Abstract 3379
Background
PC is an aggressive malignancy and the 4th cause of all cancer deaths worldwide. More than 30% of patients with PC are unresectable because of the local extension with a median overall survival (OS) of less than one year. The standard of care remains gemcitabine (gem) alone. 5FU, irinotecan, oxaliplatin (Folfirinox) is superior to gemcitabine in the treatment of metastatic PC, in terms of OS and progression-free survival (PFS).
Trial design
This phase 3, multicenter randomised study (NCT02539537) was designed to evaluate the efficacy of FOLFIRINOX versus gem in the treatment of locally advanced PC (LAPC). This study enrols patients > 18 year of age, with cytologically or pathologically proven adenocarcinoma of the pancreas, who had a LAPC proven to be unresectable after multidisciplinary discussion, a performance status ECOG < 2, normal hematologic, hepatic, and renal functions, adequate other vital functions; the tumour has to be measurable (RECIST criteria) and the patient has to give his informed consent. The primary endpoint of this study is PFS; secondary endpoints include a composite index for induction treatment severe toxicity: biliary tract infection Grade3-4 + any grade 5 toxicities + induction chemotherapy interruption for toxicity, OS, time to treatment failure, quality of life, percentage of surgery with curative intent. Treatment regimens is: Arm A: gem 1000 mg/m² 30-minute infusion, weekly for 7 weeks followed by one week rest and then weekly for 3 weeks followed by one week. Arm B: leucovorin 400 mg/m² D1, irinotecan 180 mg / m² D1, Oxaliplatin 85 mg / m² D1, 5 Fluorouracil 2400 mg/m² IV continuous infusion over 46 h (no bolus of 5FU), treatment repeated every two weeks for 4 months (12 cycles). Duration of treatment: 6 months in both arms. After this 6-month period, each center has to choose for its patients between 3 strategies: stop of treatment, maintenance chemotherapy with gem or capecitabine and radio-chemotherapy. At this time 74 among the 170 planned patients have been enrolled. The first IDMC meeting has recommended continuing the study without any change.

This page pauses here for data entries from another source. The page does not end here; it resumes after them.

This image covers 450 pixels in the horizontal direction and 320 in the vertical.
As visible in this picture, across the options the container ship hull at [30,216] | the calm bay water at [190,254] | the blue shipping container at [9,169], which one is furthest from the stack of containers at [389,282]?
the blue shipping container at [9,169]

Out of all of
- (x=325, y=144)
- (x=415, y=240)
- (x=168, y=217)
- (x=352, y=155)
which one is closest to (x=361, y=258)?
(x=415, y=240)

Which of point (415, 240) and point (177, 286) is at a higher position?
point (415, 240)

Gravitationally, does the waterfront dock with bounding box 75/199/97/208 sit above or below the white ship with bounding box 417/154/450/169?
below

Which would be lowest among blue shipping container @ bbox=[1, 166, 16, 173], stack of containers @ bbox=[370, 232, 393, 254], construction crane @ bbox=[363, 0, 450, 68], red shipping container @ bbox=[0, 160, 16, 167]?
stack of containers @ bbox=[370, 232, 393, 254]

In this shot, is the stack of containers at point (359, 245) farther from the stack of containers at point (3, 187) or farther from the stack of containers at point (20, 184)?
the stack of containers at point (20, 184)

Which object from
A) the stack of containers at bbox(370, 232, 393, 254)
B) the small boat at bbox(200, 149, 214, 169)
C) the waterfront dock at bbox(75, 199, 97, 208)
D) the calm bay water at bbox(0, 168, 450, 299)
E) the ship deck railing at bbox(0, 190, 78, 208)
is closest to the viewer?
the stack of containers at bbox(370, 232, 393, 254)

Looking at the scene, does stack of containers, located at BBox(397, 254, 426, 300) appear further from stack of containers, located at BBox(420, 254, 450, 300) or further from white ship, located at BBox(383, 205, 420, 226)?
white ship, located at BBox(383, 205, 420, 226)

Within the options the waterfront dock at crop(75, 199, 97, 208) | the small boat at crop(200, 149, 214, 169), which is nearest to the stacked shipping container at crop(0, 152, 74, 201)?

Clinical trial identification
EudraCT: 2014-003510-82.
Legal entity responsible for the study
UNICANCER.
Funding
French Program for Cancer Clinical research (PHRC).
Editorial Acknowledgement
Disclosure
M.P. Ducreux: Wife employee: Sandoz. P. Follana: Advisory board, board of directors, consultant board: AstraZeneca, Novartis, Tesaro. O. Bouche: Stock owner: Amgen, Bayer, Merck, Roche; Employment: Lilly, Pierre Fabre, Novartis. All other authors have declared no conflicts of interest.